Fundación AXA impulsa la exposición ‘¿Pudo evitarse la tragedia del Titanic?’
Madrid acoge desde hoy ‘¿Pudo evitarse la tragedia del Titanic? La importancia de la prevención’, una exposición impulsada por la Fundación AXA, la Comunidad de Madrid, Fraternidad Muprespa y el Parque de las Ciencias de Granada, que conmemora los 110 años del suceso. En el acto de inauguración estuvieron presentes, entre otros, Alfredo Timermans, viceconsejero de Empleo de la Comunidad de Madrid; Josep Alfonso, director general de Fundación AXA; Rosa Menchén, jefa de Área de Conocimiento y Cultura Preventiva del Instituto Regional de Seguridad y Salud en el Trabajo (IRSST); Silvia Marina, directora general de Trabajo y Gerente del IRSST; Natalia Fernández, subdirectora general de Prevención, Calidad y Comunicación de Fraternidad Muprespa; y Antonio José Millán, comisario de la exposición y director de la Cátedra AXA de Prevención de Riesgos.
La exposición, que alberga la sede del Instituto Regional de Seguridad y Salud en el Trabajo de la Comunidad de Madrid y que muestra objetos de época ligados a aquel acontecimiento, hace un recorrido por la cadena de factores y fallos técnicos y humanos que ocurrieron la fatídica madrugada del 14 al 15 de abril de 1912. También advierte de cómo podría haberse evitado con la aplicación de la actual Ley de Prevención de Riesgos Laborales.
«Es importante hacer hincapié en que terribles sucesos como el del Titanic, o catástrofes de otro tipo, sirven siempre para evitar y prevenir tragedias futuras. Los expertos que analizan las causas trasladan ese conocimiento a cambios en la legislación, los procesos productivos o los protocolos de emergencia, evitando que vuelva a suceder y salvando vidas», ha asegurado Alfonso.
El viceconsejero de Empleo de la Comunidad de Madrid agradeció a Fundación AXA, al Parque de las Ciencias de Granada y a Fraternidad Muprespa «la organización de exposiciones divulgativas, como esta, que refuerzan la cultura preventiva en toda la sociedad».
El trayecto expositivo analiza, entre otros, comportamientos tan importantes como el del vigía aquella noche, el marinero Frederick Fleet, que por diversas causas no poseía prismáticos cuando desempeñaba su labor en el ojo de halcón del buque. Este hecho hizo que cuando avistara la gran sombra del iceberg frente a la proa fuera demasiado tarde, y apenas tuviera tiempo de dar tres campanadas de aviso y comunicarse al límite con el puente de mando por el interfono. De haber utilizado los prismáticos, el vigía hubiese avistado a mayor distancia el iceberg, y el buque hubiese podido virar esquivando el choque.
La muestra también quiere rendir su particular homenaje a la Ley de Prevención de Riesgos Laborales, en 2020 cumplió su 25 aniversario, y que recoge la necesidad de que los trabajadores cuenten con equipos adecuados a su puesto para desempeñar sus funciones.
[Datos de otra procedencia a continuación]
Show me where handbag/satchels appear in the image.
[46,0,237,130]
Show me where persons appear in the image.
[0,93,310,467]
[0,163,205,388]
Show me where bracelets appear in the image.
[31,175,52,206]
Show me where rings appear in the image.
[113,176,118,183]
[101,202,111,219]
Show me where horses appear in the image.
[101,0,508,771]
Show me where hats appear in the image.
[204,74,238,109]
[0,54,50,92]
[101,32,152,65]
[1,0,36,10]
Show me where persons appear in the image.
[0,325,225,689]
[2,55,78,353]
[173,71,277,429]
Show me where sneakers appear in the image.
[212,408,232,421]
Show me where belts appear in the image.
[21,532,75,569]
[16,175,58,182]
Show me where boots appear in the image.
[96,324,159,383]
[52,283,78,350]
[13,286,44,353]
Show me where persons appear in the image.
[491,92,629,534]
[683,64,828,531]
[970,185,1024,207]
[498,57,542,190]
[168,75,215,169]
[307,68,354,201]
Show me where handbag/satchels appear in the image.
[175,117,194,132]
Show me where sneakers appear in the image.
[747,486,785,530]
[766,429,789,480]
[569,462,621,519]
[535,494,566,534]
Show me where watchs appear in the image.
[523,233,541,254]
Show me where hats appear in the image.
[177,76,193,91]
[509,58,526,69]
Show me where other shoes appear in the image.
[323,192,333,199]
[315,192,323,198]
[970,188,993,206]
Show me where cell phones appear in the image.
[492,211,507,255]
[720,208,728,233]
Una circunstancia que no se dio aquella fatídica noche.
Además de objetos y paneles explicativos, el visitante puede ampliar mediante Códigos QR instalados en el recorrido de la muestra detalles complementarios de interés. La exposición cuenta con una simulación interactiva con las distintas maniobras alternativas que pudo haber realizado aquella noche el buque para evitar la colisión con aquel gran bloque de hielo, y las consecuencias que el resultado que cada una de ellas hubiesen provocado.
La muestra cuenta también con un programa específico dirigido a escolares con el fin de fomentar entre los más jóvenes la cultura de la prevención.